Thursday, March 21, 2013

I am Forever Changed...

On our way home...
Last Thursday my husband and I began our trip to Seattle, Washington to meet Cailan for the 1st time...we decided to drive as it really was our only choice.  Little did we know how much that drive was going to change our whole life.  I know that for me, this whole weekend's event of meeting my little girl and even the traveling experience has changed me forever...the Lord has truly blessed my soul and I will never be the same...how can I be?

We drove 18 hours straight...only stopping for gas and food...we were so full of adrenaline from the excitement of meeting her that we didn't even feel tired!  We knew the whole time that we were in God's care...even before we left we were being blessed.  As I wrote before we weren't sure how we'd get there due to our financial situation but we felt the timing was crucial that we leave when we did...I prayed so hard all through the night and the Lord provided...we were blessed with Love gifts from our family and friends with enough to have the gas money we needed to drive up there plus be able to pay for our hotel for 2 days and food for the trip up there...for that we are forever grateful!

On Friday morning while we were still in Oregan we were happy to see that his paycheck did get deposited as our cash was running low and then we knew we would be able to really enjoy spending time with Cailan and not have to worry about money anymore.  We arrived just in time on Friday to meet with our new caseworker...who is a Godsend!  She is really nice and pleasant to work with.  She had us meet Cailan that night and even though it was a short visit it was obvious that Cailan felt close to us almost immediately!

The next day we spent the whole day with Cailan and really loved every moment!  We took her to the Aquarium and to eat and just hung out for hours with her.  On Sunday we went to the church she goes to with her foster mom and then we took her for lunch.  On the way back we took her to this really cool place that was like a whimsy metal garden.  Then we went back to her foster home and packed a few of her things to take back with us.

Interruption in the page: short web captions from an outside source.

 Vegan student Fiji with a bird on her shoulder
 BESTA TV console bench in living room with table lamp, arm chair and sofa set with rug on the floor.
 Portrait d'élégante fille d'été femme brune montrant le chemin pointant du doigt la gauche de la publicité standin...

Explaining that was the only hard part because she thought we would be taking her back home with us and she cried...which broke my heart...I hated seeing her get dissapointed...so I comforted her the best I could by explaining to her that we wish we could take her but this was the way we had to do things...that it wasn't our choice to do things this way and that she didn't do anything wrong, that we loved her and that she is our little girl and we will be together soon!

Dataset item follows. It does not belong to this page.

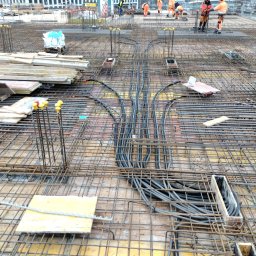 Tech.inBud - Budowa stropu: widok na zbrojenie z ułożonymi peszlami instalacji elektrycznej, w tle pracownicy budowlani w pomarańczowych kombinezonach.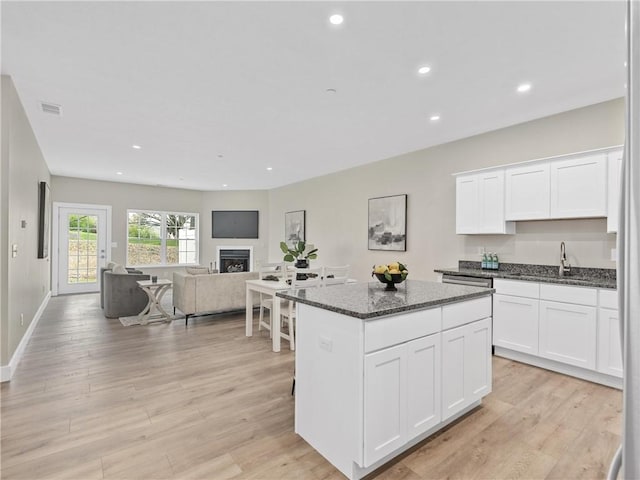 kitchen with a sink, a center island, recessed lighting, dark stone countertops, and white cabinets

I was upset because I knew this would happen...but there is nothing we could say or do to change the other Social Workers mind when she was setting up the 'Plan of Action' to get our case resolved...even our new Social Worker didn't like this idea.  Thank God we were able to cheer Cailan up again and see her beautiful smile...she looked happy to see us packing her things...it was like she knew we meant what we said to her.  We said our goodbyes and let her know that we are going to finish getting her room ready and that we love her and can't wait to see her again...I could tell she was happy about what we were doing at this point.

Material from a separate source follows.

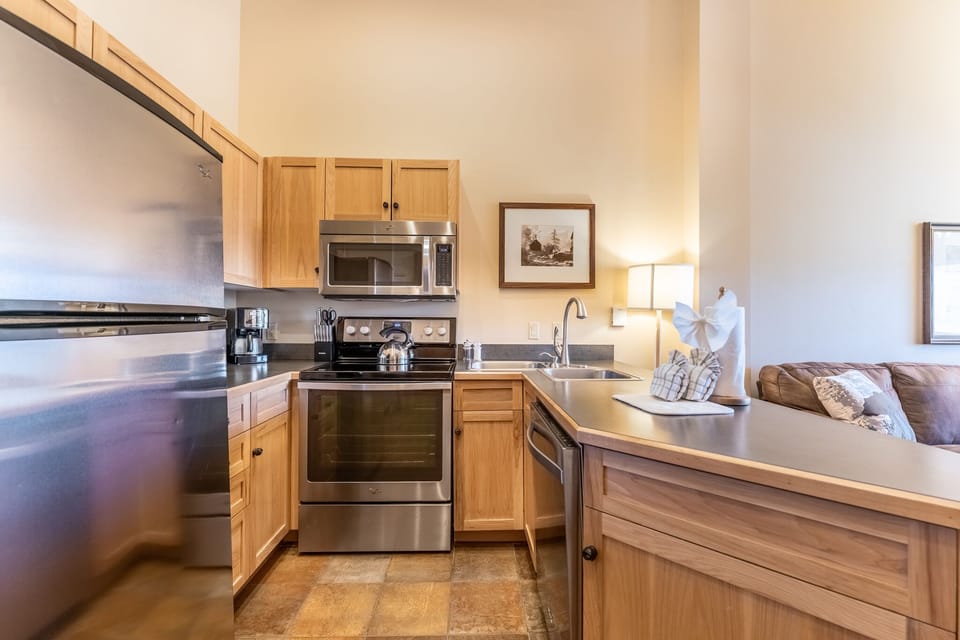 Your fully equipped kitchen awaits with stainless steel appliances, warm wood cabinetry, and everything you need to create memorable meals during your stay.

*I wish I could post some photos of her...especially her beautiful smile but due to the sensitivity of this case I don't feel comfortable to post pictures of her but I am sharing our experience of meeting her because it is part of my documenting my life here on this blog.

This experience has truly changed my outlook on so many levels...the first was on TRULY relying on God...I always have but I felt like he wanted to show me some miracles unfold before my very eyes!  I also had to TRUST him completely...which also meant trusting my parents completely with my furbabies and NOT worry about them at all...which I won't lie...was hard!!  But not because my parents wouldn't be good to them but because I tend to worry about "what if's"...which was the same for the driving up there...I think God was sick of me worrying about "what if's" and he made me realize that I wasn't truly trusting him if I was worrying about those...so just before we left I prayed about everything and gave all my worries to the Lord...I truly did...I declared that I wasn't going to worry and that I was going to enjoy myself...I felt like the birdie that finally leaped out of the nest and was delighted to discover that she was flying...no SOARING!!!